Public housing’s future

Housing Brass Tacks is an informal discussion series designed as a primer on big ideas and essential mechanics in housing policy and development.

May 8, 2017
7:00 p.m.

New York City’s public housing agency owns and manages 2,547 buildings across 326 developments with 178,000 homes and about 500,000 residents—more than the population of Atlanta. With responsibility for more than 8% of New York City’s rental market, the New York City Housing Authority (NYCHA) is the largest landlord in North America.

Public housing is a critical public asset that provides vital affordability in a city with soaring rents and a tight rental market. The average income of NYCHA residents is $23,300, and NYCHA units comprise 51% of the apartments renting for under $800 a month. Yet, strained by its sheer enormity and decades of public disinvestment, NYCHA faces grave threats. The authority has $17 billion in unmet capital needs in order to repair and maintain its aging building stock, leaving many residents to live in substandard or even dangerous conditions—with much deeper federal funding cuts imminent.

In our seventh Brass Tacks discussion, Rasmia Kirmani-Frye, the President of the Fund for Public Housing, will detail public housing’s unique role in the city and the current challenges NYCHA faces. She will focus on the roles of NextGen NYCHA, the agency’s ten-year strategic plan, and the Fund for Public Housing, a newly-created autonomous not-for-profit established to mobilize private sector investments toward addressing these threats in creative new ways.

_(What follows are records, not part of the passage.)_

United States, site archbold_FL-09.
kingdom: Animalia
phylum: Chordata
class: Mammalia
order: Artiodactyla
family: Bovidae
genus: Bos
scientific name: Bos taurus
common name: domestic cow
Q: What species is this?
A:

Ample time for conversation will follow Rasmia’s presentation. You bring the questions, we’ll supply the experts and the wine.

Rasmia Kirmani-Frye is the President of the Fund for Public Housing. She was appointed Director, Office of Public/Private Partnerships for NYCHA in March 2015 and continues in that role. When the Fund for Public Housing incorporated in August 2015, Rasmia became its founding President. Prior to joining NYCHA, Rasmia served as Director of The Brownsville Partnership, an initiative of the national not-for-profit organization Community Solutions. Rasmia began her career in New York City at the Times Square Business Improvement District. She holds a Master’s of Public Policy from the New School, where she is currently a doctoral candidate.


About Housing Brass Tacks

Understanding housing policy, finance, and regulation is daunting. One must wade through a sea of acronyms, untangle public and private interests, trace knotty financial flows, and decrypt complex bureaucracies. Making heads or tails of all this can take a lifetime, but the need to understand is urgent. We all feel New York City’s housing squeeze; increased affordable housing is a centerpiece of our mayor’s agenda; and sweeping changes in housing and community development policy may soon come at the federal level. The Architectural League is here to introduce (or refresh) our housing proficiency. Housing Brass Tacks is an informal discussion series designed as a primer on big ideas and essential mechanics in housing policy and development. We’re getting down to brass tacks: the fundamentals that structure this unwieldy topic.